◆ Tasks to perform ◆
1 - According to the currency report, what was the year-on-year rise in the British Consumer Price Index in July?
2 - Extend the currency report with one further paragraph that follows on from its final sentence.

::: Extract :::

In other currency news, despite a slight pickup in risk appetite, the British pound closed down 0.19% against the US dollar on Tuesday, trading at 1.2731. The British Consumer Price Index rose by 6.8% year-on-year in July, indicating that the cost of living crisis in the UK is far from over.

Furthermore, ongoing strikes by British railway workers, doctors, and teachers are impacting the country’s economy, weighing down on the pound.

The euro against the US dollar closed down 0.46% at 1.0845 on Tuesday. The single currency continues to be affected by the weaker economic outlook in major euro zone countries.

The German Bundesbank released a report suggesting that the German economy may experience stagnation in the third quarter due to weak foreign demand and high interest rates. Germany’s industrial sector has been hit hard, with exports falling amid high inflation and sluggish global economic activity.

::: Provided data :::

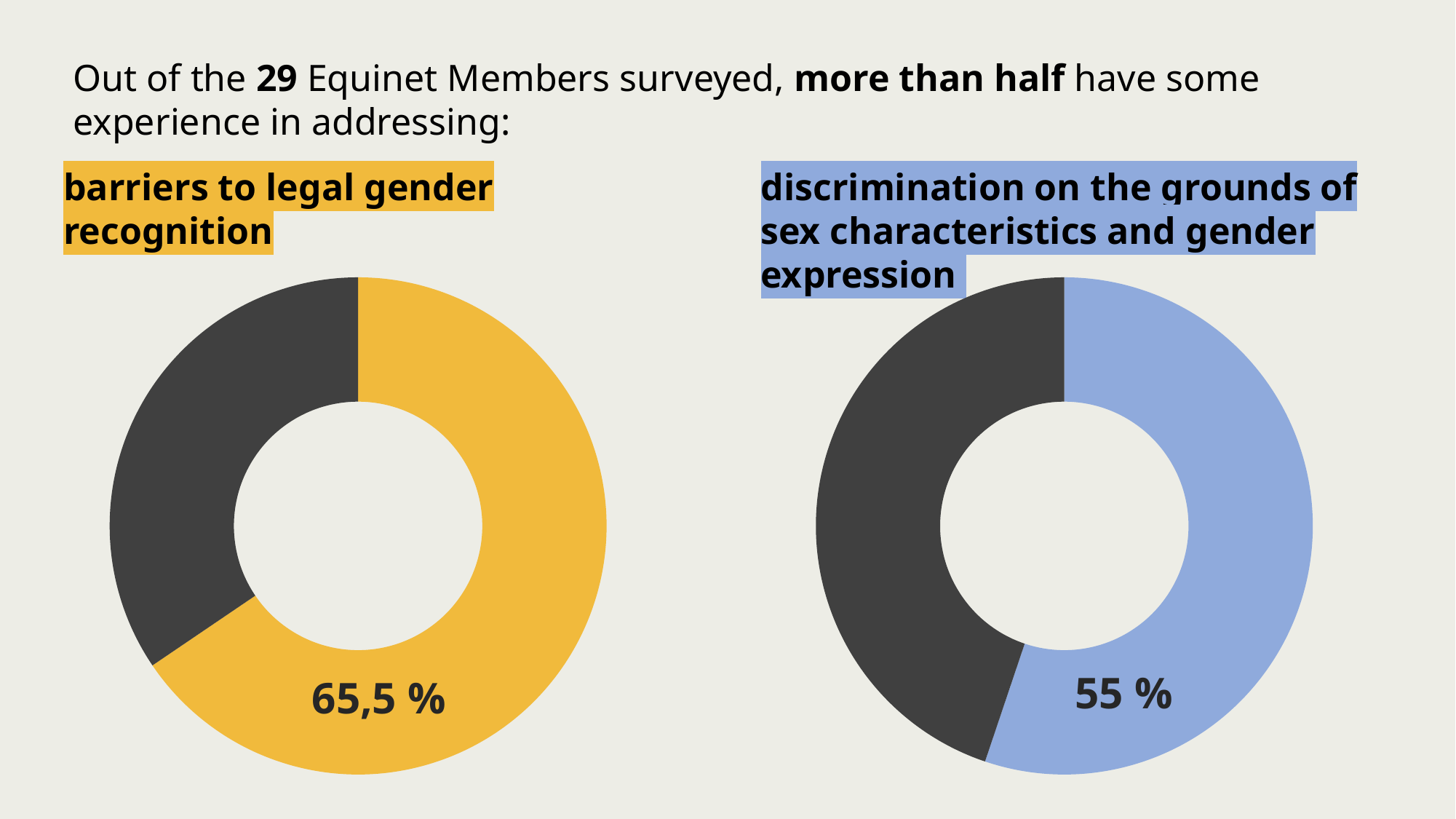
Which labelled share is larger: the 'barriers to legal gender recognition' slice on the left chart or the 'discrimination on the grounds of sex characteristics and gender expression' slice on the right chart? barriers to legal gender recognition On the left chart, which slice is larger: the yellow slice or the dark grey slice? The yellow slice How many Equinet Members were surveyed, according to the slide text? 29 How many slices does the left chart have? 2 On the left chart (barriers to legal gender recognition), what percentage is shown on the yellow slice? 65,5 % On the right chart, which slice is larger: the blue slice or the dark grey slice? The blue slice What is the difference in percentage points between the labelled slice on the left chart (65,5 %) and the labelled slice on the right chart (55 %)? 10,5 percentage points What kind of chart is used on the left of the slide? Donut (pie) chart What colour is the labelled slice on the left chart? Yellow What kind of chart is used on the right of the slide? Donut (pie) chart How many slices does the right chart have? 2 On the right chart (discrimination on the grounds of sex characteristics and gender expression), what percentage is shown on the blue slice? 55 %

:::

◆ Results by task ◆
1 - It rose by 6.8% year-on-year.

2 -
Analysts at various institutions have shared their viewpoints on the currency market. City Index and Forex.com analysts believe that a rise in the USD/JPY pair above 150 could trigger intervention by the Bank of Japan. United Overseas Bank suggests that the downward momentum of the euro against the dollar may be weakening, while GBP/USD has room for further consolidation. Societe Generale Bank warns that if the preliminary PMI data for August disappoints, the euro’s rebound against the dollar may come to an abrupt end. Meanwhile, Swissquote analysts predict a resumption of the dollar rally that began in mid-July due to rising US real yields.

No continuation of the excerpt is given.